▶ Arbeitsauftrag 1
Fasse den Predigtauszug über die Verwandlung eines Menschen in zwei Sätzen zusammen.
▶ Arbeitsauftrag 2
Schreibe den Predigtauszug über die Verwandlung eines Menschen im selben Ton weiter.

Liebe Gemeinde, eine wahre Geschichte. Eine Geschichte zu diesem Abend. Ich glaube, sie verstehen jetzt, dass einen dieser Gedanke stark beschäftigt: Wie kann ein Mensch sich so verwandeln? Wie können aus den edlen Zügen des "Jesus" die Verschlagenheit und der Verrat eines "Judas" herausblicken? Ich weiß darauf auch keine Antwort. Die Geschichte lässt uns hier im Stich. Sie sagt uns nicht, was genau das Ereignis gewesen ist, das den Fährmann damals so aus der Bahn geworfen hat. Sie verschweigt uns, welches der stärkste Einfluss war, der den Mann auf den Weg nach unten gebracht hat. Vielleicht waren es die vielen Schicksalsschläge gemeinsam? Wieviel erträgt ein Mensch, bis er aufgibt und es ihn in die Gosse treibt? -

Mich bewegt an dieser Geschichte eigentlich am meisten, dass so etwas möglich ist. Es kann geschehen! Ein makelloser Mensch kann durch die Ungunst des Geschickes in Sünde und Verzweiflung geraten. Eine Frau, die wir für die Güte selbst halten, kann durch ein allzu schweres Schicksal böse und ungerecht werden. Ein Mann der Liebe und Gerechtigkeit kann zum Verbrecher werden, wenn das Leben ihn nur allzu sehr quält. Es ist alles offen.

▶ Vorliegendes Material
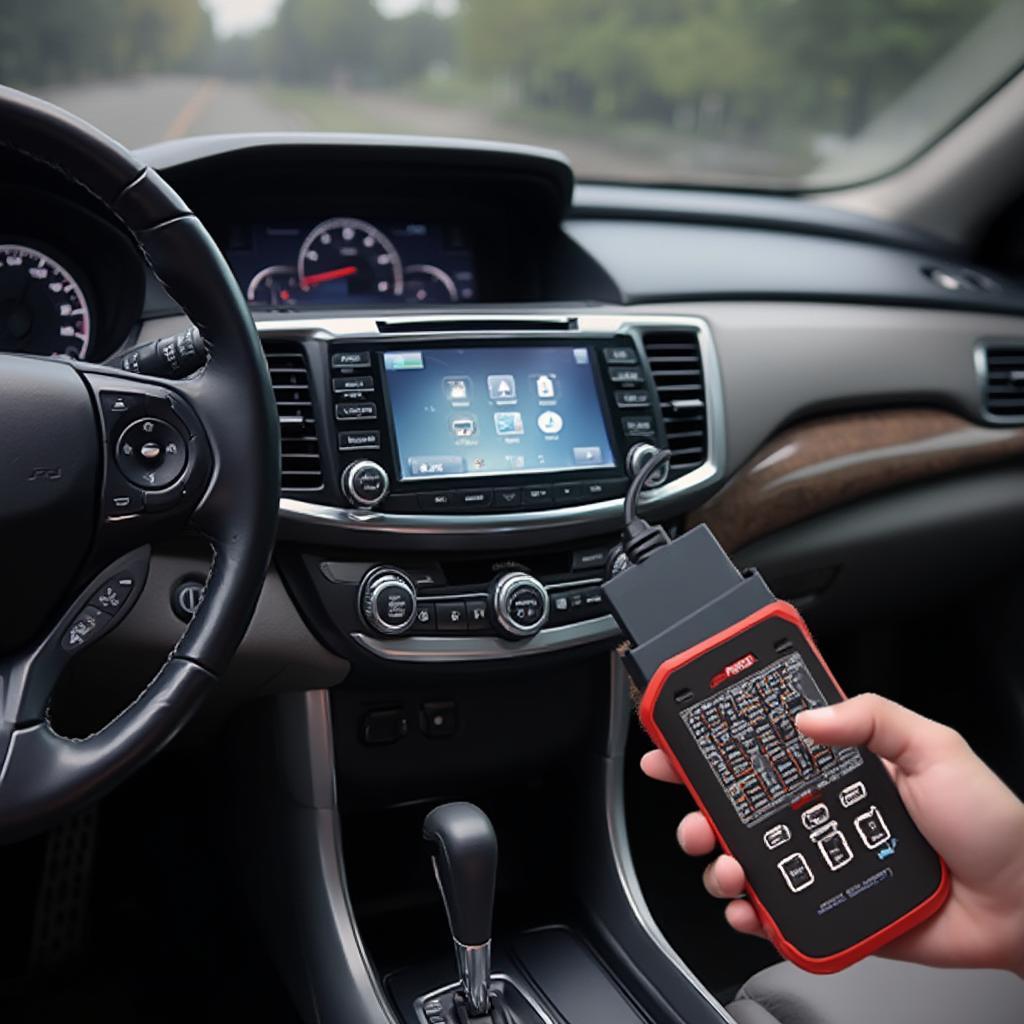 OBD2 Scanner Connected to a 2014 Honda Accord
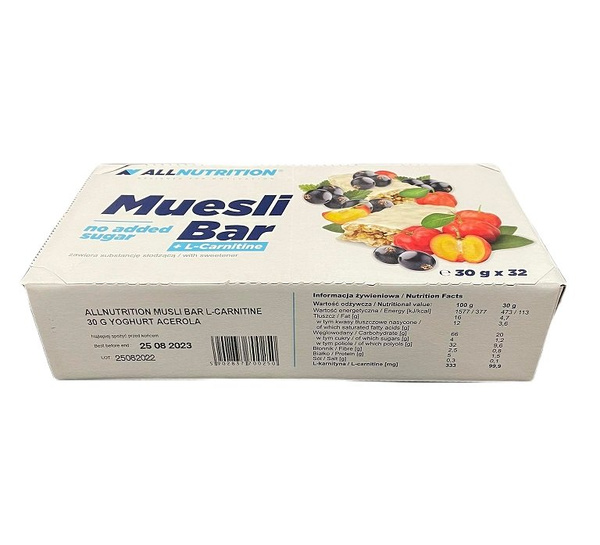 Allnutrition Muesli Bar + L-Carnitine Baton Musli Jogurt Acerola 30gx32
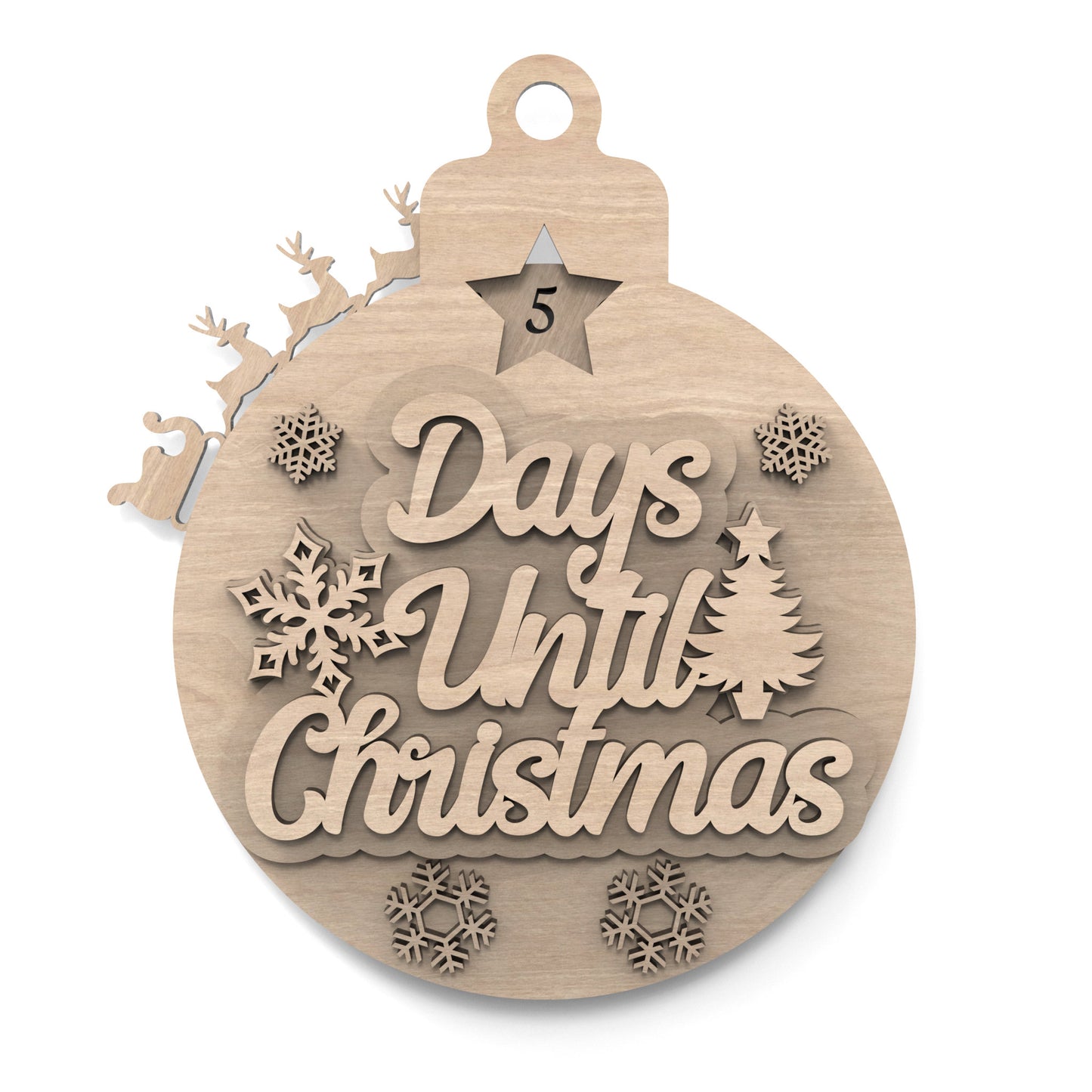 Days Until Christmas Countdown Calendar Bauble made from our laser cutting files and available for digital download. Features Santa's sleigh and reindeer revolving around the bauble's edge, counting down each day until Christmas.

▶ Ergebnis 1
Die Predigt fragt, wie sich ein Mensch so verwandeln kann, dass aus den edlen Zügen eines „Jesus“ Verschlagenheit und Verrat eines „Judas“ werden, und hält fest, dass die Geschichte nicht verrät, was den Fährmann aus der Bahn geworfen hat. Am meisten bewegt dabei, dass so etwas möglich ist: Ein makelloser Mensch kann durch ein allzu schweres Schicksal in Sünde und Verzweiflung geraten.

▶ Ergebnis 2
Wir fragen jetzt vielleicht, wo denn der Gründonnerstag, die Passion, das Leiden und Sterben Jesu sind in diesen Gedanken. - Für wen ist denn Christus am Kreuz gestorben? Für alle Menschen, werden wir antworten, wie sich das gehört. Wir denken doch aber dabei meist weniger an uns, vielmehr an die "Bösen", die mit dem verkehrten Lebenswandel, Menschen, die wirklich so sind wie Judas, die falschen Leute, die anderen... Und selbst jene, die es oft im Munde führen: Christus ist für mich gestorben, meinen meist: "Für mich, als ich noch Sünder war, für mich, vor meiner Bekehrung, für mich, als ich noch nichts von Vergebung wusste." Diese Geschichte könnte uns etwas anderes sagen: Auch in mir ist Judas. Auch ich bin des Herrn Verräter! Ich könnte es sein! Darum: Für mich, wirklich für mich und meine Schuld und Bosheit muss dieser Herr ans Kreuz! Und selbst wenn ich heute der beste Mensch wäre - es ist noch nicht ausgemacht, wer ich vielleicht schon bald sein werde! Aus dem milden Antlitz des Jesus blicken später die verschlagenen Züge eines Judas hervor. Es ist alles im Fluss, alles ist möglich. Nichts ist endgültig: Das Gute nicht und das Böse nicht. Es mag heute - da ich mich für sündlos halte - schon der Keim zum Schlechten gelegt sein. Bin ich auch an diesem Abend noch an der Hand meines Herrn, so kann ich ihn doch morgen schon ans Kreuz bringen. Was dahin führt, ist vielleicht ein Geschick, das mir zu schwer ist zum Tragen. Es ist leicht, gut sein, wenn man im Glück ist. Es ist dasselbe Herz, das heute Liebe verschenkt und morgen hasst.

Noch einmal: Für wen ist Christus gestorben? - Für alle Menschen! Für dich und mich. Für die Guten und die Bösen. Für die, die wir heute sind und die, die wir schon morgen sein können. Christus ist für die Schuld der Menschen ans Kreuz gegangen. Sie wohnt in jedem Menschen - ohne Ausnahme. Sie kann heute schon sichtbar und wirksam sein. Sie kann morgen - durch den Weg, den ich geführt werde - ans Licht kommen. Darum: Auch ich habe den Herrn ans Kreuz gebracht!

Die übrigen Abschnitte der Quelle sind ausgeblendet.